## ITEM DA TAREFA 1:
Responda, com base no trecho sobre os operários da fábrica:
(a) Quantos funcionários compartilham cada quarto do novo dormitório?
(b) Por quantas fileiras de máquinas estão distribuídos os cerca de 50 trabalhadores?
(c) Onde se sentam os colegas encarregados de controlar a qualidade da produção?
## ITEM DA TAREFA 2:
Retome o trecho sobre os operários da fábrica a partir da última frase apresentada.

## SEGMENTO DE TEXTO:
>>>
Assim como os outros, ele só aceitou falar com a condição de não ter seu nome revelado. “Para tanto, nós construímos um novo dormitório onde os operários são hospedados gratuitamente. Cada quarto é compartilhado por dois ou três funcionários”, diz.
Atrás dele, cerca de 50 trabalhadores estão distribuídos por 15 fileiras de máquinas. Os primeiros derramam os componentes de plástico dentro de gordos sacos de estopa, no interior de um funil localizado acima da máquina. O conteúdo é então derretido e, alguns segundos mais tarde, após um processo que emitiu múltiplos ruídos mecânicos, uma pistola de plástico amarela ou verde aparece na ponta de um tubo.
Uma atividade penosa demais
Esses operários não trajam nenhum capacete e nem mesmo uma roupa de proteção contra os produtos químicos. O mesmo ocorre com seus colegas que, sentados num minúsculo banquinho, são encarregados de controlar a qualidade da produção.
<<<
## SEGMENTO DE DADOS:
>>>
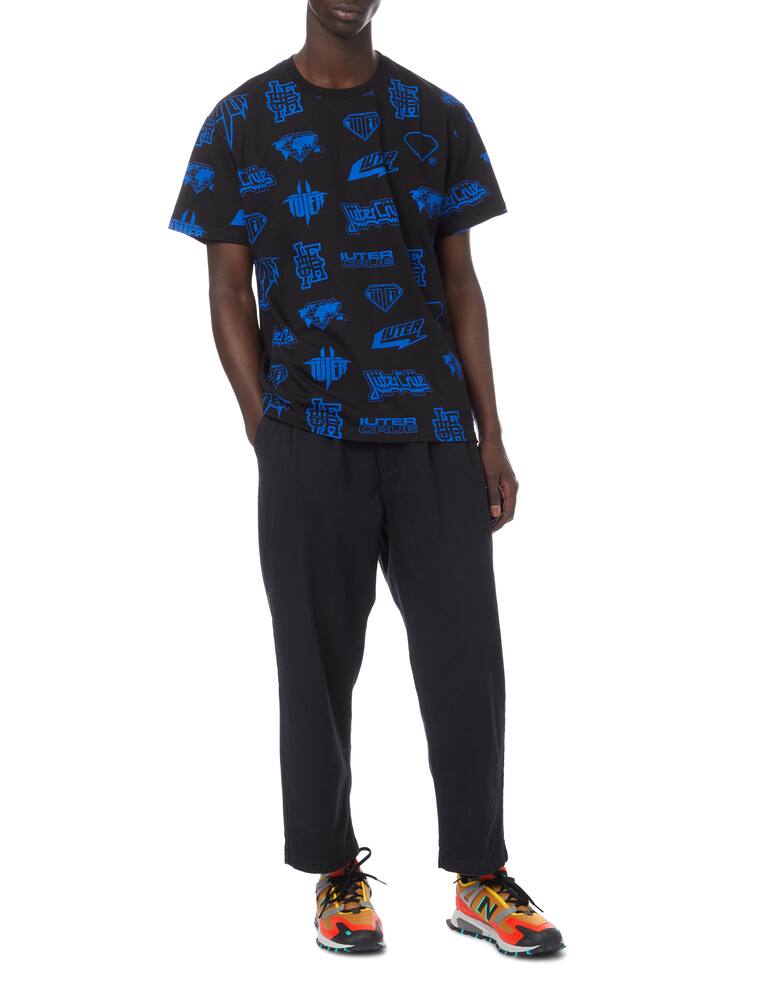 rinascente Iuter Full print t-shirt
<<<
## RESPOSTA ESPERADA 1:
(a) Dois ou três funcionários.
(b) Por 15 fileiras de máquinas.
(c) Num minúsculo banquinho.

## RESPOSTA ESPERADA 2:
“Para encontrar novos operários”, prossegue John, “nós pedimos àqueles que trabalham aqui para se informarem junto a seus amigos migrantes ou colocamos um anúncio na entrada. Se isso não der certo, vamos até o centro de empregos na cidade”.
John refere-se ao escritório montado pelas autoridades municipais há alguns anos. Conforme explica um de seus sete funcionários, os desempregados preenchem fichas que são destinadas às empresas. Nelas, devem colocar seu nome, número de telefone, apontar sua experiência profissional, o tipo de emprego que procuram e o salário que desejam. “O número de demissões tem sido muito limitado: as fábricas preferem manter seus operários por perto, em caso de encomenda repentina.
Enquanto, de maneira geral, os salários não aumentaram e até mesmo diminuíram nos últimos meses para os empregos de escritórios, as remunerações oferecidas pelas fábricas de brinquedos se mantêm. Contudo, elas não são um nicho de interesse: trata-se de uma atividade penosa demais e com salários que não compensam, além de ser uma função que não requer nenhuma competência técnica ou capacidade física em particular.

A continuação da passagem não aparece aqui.